Chapel shook his head. He turned to stare at Hollingshead for a while. “Sir,” he said, “are you telling me that you had a Russian agent shadowing me on my last mission?” He couldn’t believe it.
“A Russian agent who saved your life,” Hollingshead pointed out.
“I did what I could to help, that is all,” Nadia said.
Chapel stood up out of his chair and paced around the room. “I’m sorry, I seem to have missed something here. You two are acting like this is all perfectly normal. That an agent of a foreign power was sent — without my knowledge — to accompany me on a top secret mission.” He almost asked if Angel had known — but maybe Nadia still didn’t know about Angel. Maybe that one fact had been kept from her.
On the boat she had known his name. She had known how deep he was diving, and she had known how important the one-time pad was. It seemed she’d been better informed than he was.
“Son,” Hollingshead said, his eyes flashing a warning, “please sit down.”
Chapel went to his chair, but he didn’t sit. He rested his hands on the back of the chair because he felt like he might fall down. “This is not how we do things—”
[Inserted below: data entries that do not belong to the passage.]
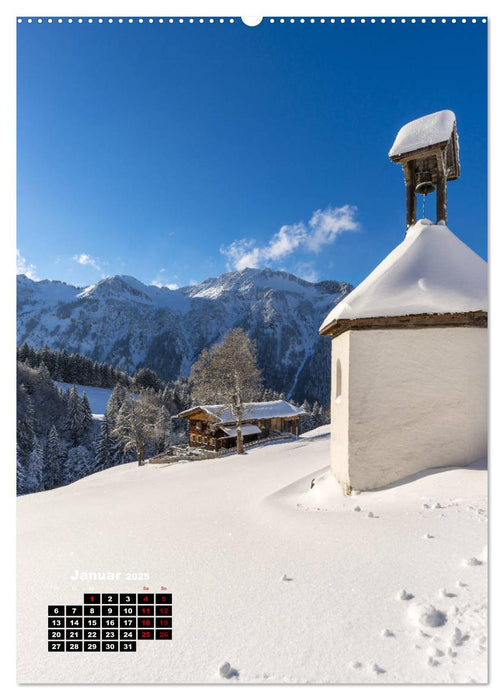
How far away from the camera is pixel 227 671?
2377mm

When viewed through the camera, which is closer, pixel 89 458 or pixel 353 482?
pixel 353 482

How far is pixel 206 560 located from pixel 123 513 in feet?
13.4

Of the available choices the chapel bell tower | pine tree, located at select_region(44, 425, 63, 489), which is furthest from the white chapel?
pine tree, located at select_region(44, 425, 63, 489)

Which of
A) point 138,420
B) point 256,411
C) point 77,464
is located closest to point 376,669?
point 138,420

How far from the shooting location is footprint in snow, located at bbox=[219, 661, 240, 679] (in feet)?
7.78

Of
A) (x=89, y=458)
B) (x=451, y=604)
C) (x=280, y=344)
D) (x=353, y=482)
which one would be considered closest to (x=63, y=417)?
(x=89, y=458)

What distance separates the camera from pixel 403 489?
5.10 m

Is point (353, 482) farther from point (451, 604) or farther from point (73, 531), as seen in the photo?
point (73, 531)

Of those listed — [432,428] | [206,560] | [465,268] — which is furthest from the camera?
[465,268]

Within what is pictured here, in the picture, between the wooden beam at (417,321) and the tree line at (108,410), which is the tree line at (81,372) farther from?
the wooden beam at (417,321)

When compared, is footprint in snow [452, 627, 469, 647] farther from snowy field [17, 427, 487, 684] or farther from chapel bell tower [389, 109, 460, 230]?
chapel bell tower [389, 109, 460, 230]

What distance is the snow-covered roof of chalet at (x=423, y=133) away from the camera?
641 cm

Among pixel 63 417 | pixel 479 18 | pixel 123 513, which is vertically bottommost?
pixel 63 417

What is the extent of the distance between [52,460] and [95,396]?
61.6ft
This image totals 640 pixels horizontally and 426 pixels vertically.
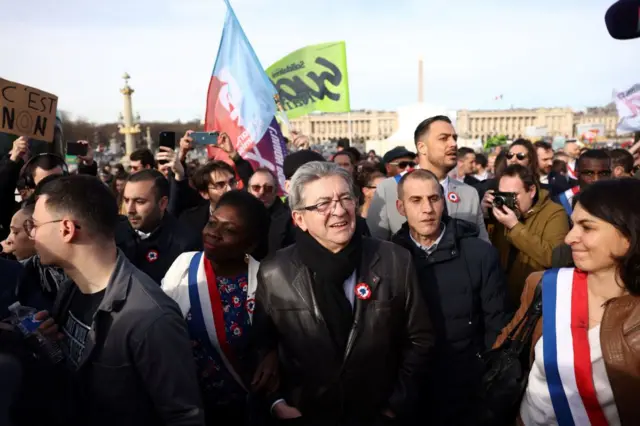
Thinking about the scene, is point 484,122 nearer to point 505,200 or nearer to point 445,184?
point 445,184

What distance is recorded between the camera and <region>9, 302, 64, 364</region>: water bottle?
1.82 metres

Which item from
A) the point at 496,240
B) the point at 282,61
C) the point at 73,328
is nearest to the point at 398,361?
the point at 73,328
“It is today,” Hollingshead said, and the warning in his eyes was very close to turning into flinty anger. “Agent Asimova has vital intelligence to share with us. And that mission you were on — I wasn’t the one who planned it.”
Chapel was definitely about to fall down. He sat before that could happen.
“It was Agent Asimova who told us where to find that one-time pad. And why we would want to recover it.”
“Nadia, please,” she said. “Call me Nadia.”
Hollingshead was silent for a second. Then he turned to face Nadia and gave her his warmest, most grandfatherly look. It was a good one — he’d cultivated it for years. “Nadia, thank you. I believe you’re here today to brief us on the Dead Hand system. If Captain Chapel is done with his outburst, maybe you could begin.”
“Of course,” she said. “Jim?”
Chapel rested his head on one hand. “I’m listening,” he said.
Nadia fidgeted as she spoke. Chapel couldn’t really blame her for being nervous — how would he feel, after all, if he were invited to give a speech at the Kremlin? He could sense from her body language that it was more than that, however. She was excited to give this presentation. Clearly it was something she’d been involved with for a long time.
“There are three principal components of the Perimeter system. That is, what you call the Dead Hand. The Russian name for it is ‘Perimetr,’ because it guards the entire border of what was the Soviet Union.”
She got up from her chair and paced behind the table. “I was hoping I would have a whiteboard, or perhaps I could give you a PowerPoint slideshow…”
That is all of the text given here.